There is a difference! After looking back at Saturday's game that's where we are IMHO! These kids are all young, they do not know exactly what it takes to win at this level yet. There is NO senior leadership that knows how to win to show them. That's what senior leadership is. These guys are one to two years out of high school, where they didn't have to put the effort into winning that they have to put in now. In HS they could take a play or two off and still dominate. That's impossible now. They (the players themselves) have to figure this out. Coaching can only get them so far. Kind of like when you deal with your own kids, you tell them to do something one way but they do it another. Then realize later that their parents were right in the first place. Patience my friends, these kids will figure it out and will be awesome!
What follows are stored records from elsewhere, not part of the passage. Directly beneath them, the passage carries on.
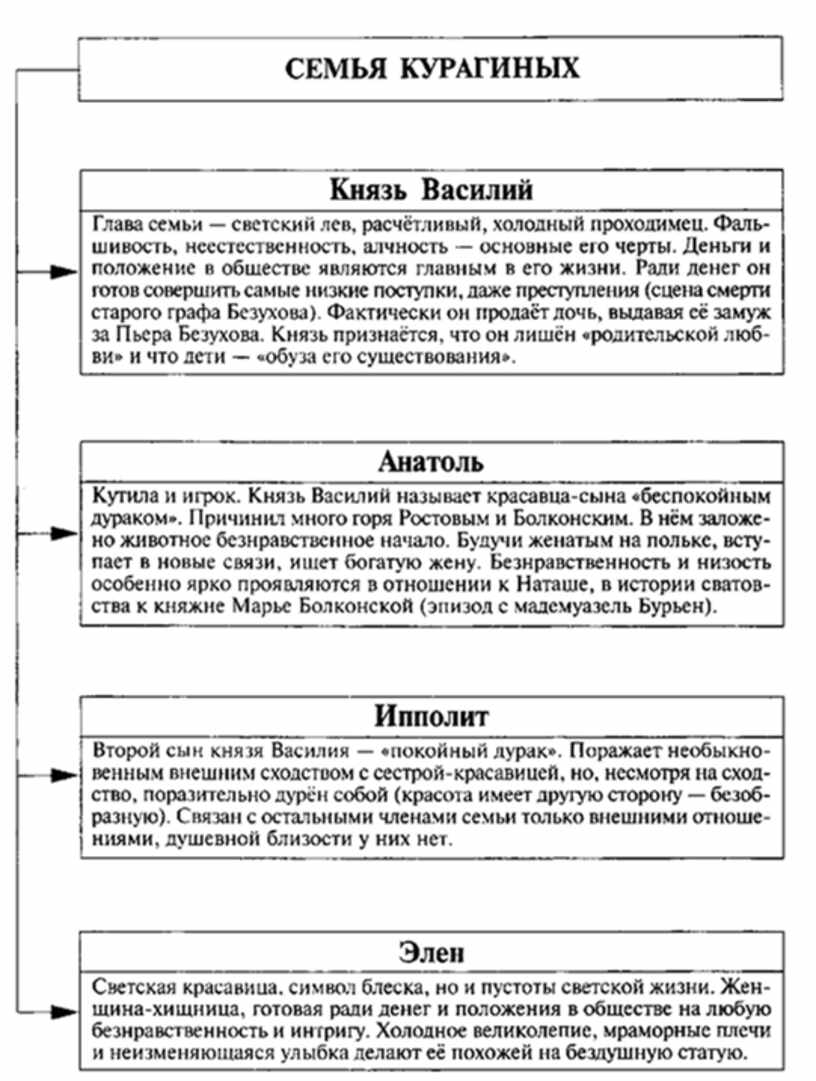 СЕМЬЯ КУРАГИНЫХ

Князь Василий

Глава семьи — светский лев, расчётливый, холодный проходимец. Фальшивость, неестественность, алчность — основные его черты. Деньги и положение в обществе являются главным в его жизни. Ради денег он готов совершить самые низкие поступки, даже преступления (сцена смерти старого графа Безухова). Фактически он продаёт дочь, выдавая её замуж за Пьера Безухова. Князь признаётся, что он лишён «родительской любви» и что дети — «обуза его существования».

Анатоль

Кутила и игрок. Князь Василий называет красавца-сына «беспокойным дураком». Причинил много горя Ростовым и Болконским. В нём заложено животное безнравственное начало. Будучи женатым на польке, вступает в новые связи, ищет богатую жену. Безнравственность и низость особенно ярко проявляются в отношении к Наташе, в истории сватовства к княжне Марье Болконской (эпизод с мадемуазель Бурьен).

Ипполит

Второй сын князя Василия — «покойный дурак». Поражает необыкновенным внешним сходством с сестрой-красавицей, но, несмотря на сходство, поразительно дурён собой (красота имеет другую сторону — безобразную). Связан с остальными членами семьи только внешними отношениями, душевной близости у них нет.

Элен

Светская красавица, символ блеска, но и пустоты светской жизни. Женщина-хищница, готовая ради денег и положения в обществе на любую безнравственность и интригу. Холодное великолепие, мраморные плечи и неизменяющаяся улыбка делают её похожей на бездушную статую.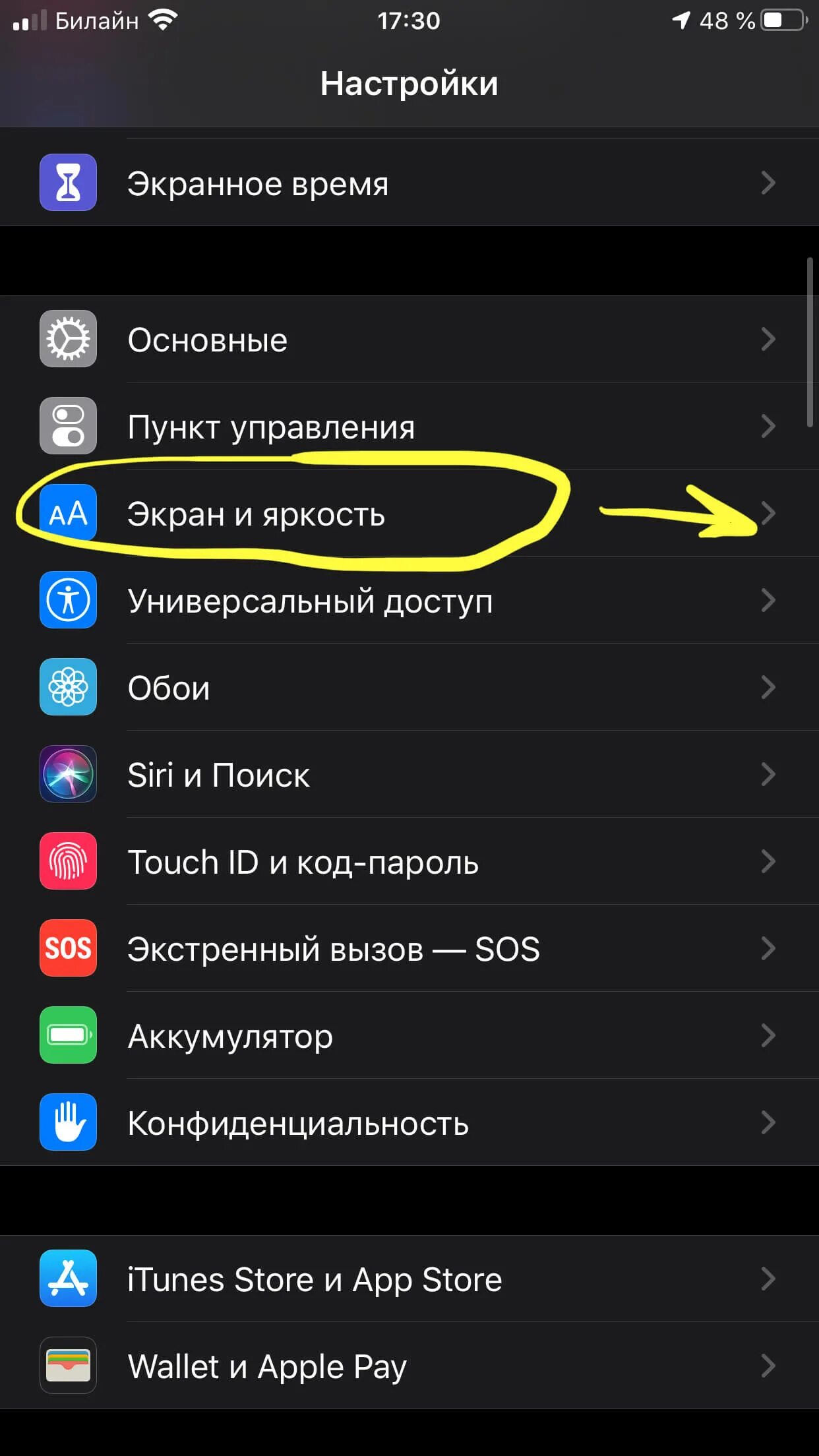 Билайн 17:30 48 %

Настройки

Экранное время

Основные

Пункт управления

AA Экран и яркость

Универсальный доступ

Обои

Siri и Поиск

Touch ID и код-пароль

SOS Экстренный вызов — SOS

Аккумулятор

Конфиденциальность

iTunes Store и App Store

Wallet и Apple Pay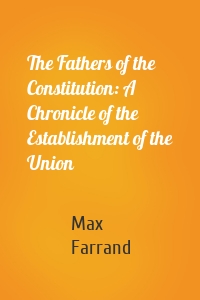 The Fathers of the Constitution: A Chronicle of the Establishment of the Union

Max Farrand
I think OV means its more of they don't know what it takes to win games like UF on the road yet. Its not that they quit or didn't give the effort as much as they kinda froze up when UF scored the first TD and Hunter gets hurt the next series. They will learn something new every week, if they don't we're in trouble.
You either have experienced leaders or you don't, if you don't that doesn't get fixed at practice tomorrow.
It's their mindset. They're good athletes but lack that "killer instinct" that is required at this level. They haven't truly learned how to push themselves yet. This takes age. I can speak from experience here. There is a learning curve that must take place between HS and D1. It's light years apart. I watched Cam Newton try to figure this out Sunday afternoon. He seemed confused at times because things didn't happen for him in certain situations like they did when he was at auburn. Much faster game. It's not an attack on any of the players, it's just what naturally occurs. It's why you don't see many true freshmen come into a program and become stars. The ones that do, are at a different maturity level.
I don't think letting a running back get a dump-off route and then take it 80 yards to the house is a sign of "lacking killer instinct". It tells me they had good downfield coverage, good pressure on the QB, and someone missed their assignment (maybe Johnson, maybe Maggitt, who knows). The Vols were in the game, but made one or two critical mistakes, lost their best player early on, and then figured it out too late how to attack Florida's D. It was a frustrating loss, but I don't really think one we can contribute to lack of composure or killer instinct. Last year's UGA loss? Lack of composure. But I don't think this one.
IMO from the time Hunter went out til somewhere in the middle to late part of the 2nd quarter we lost composure or focus whatever you prefer calling it. Once they settled in both sides of the ball seemed to loosen up and play better.
UF still took the opening drive and made our defense look silly before Hunter even stepped on the field.
The announcers felt it was Johnson, and it sure appeared to be on the replay. There was motion before the snap and he didn't switch to cover the other back.
Not that it makes a difference now, but that is why if given the chance Id have took the ball and threw the first punch. We didn't get the chance and UF did exactly what I would have done. Took the ball.
Agreed. There was some debate in the thread about the coin toss. I think the reasoning of those of us who wanted the ball first was born out in how the game unfolded.
There's not really a right or wrong on taking the ball, its more about making a statement and setting the tone. UF has set the tone for several years and we've been fighting to get back in the game. This year was no different.
I'm just saying, you have to play on both sides. The coin toss shouldn't really give an edge to either team.
Im not saying the game is won or lost with the coin toss, but we have played from behind against UF for the majority of the current losing streak we have. I put my strength on the field first. For UT thats O. Now If Im at LSU. We take it in the second half.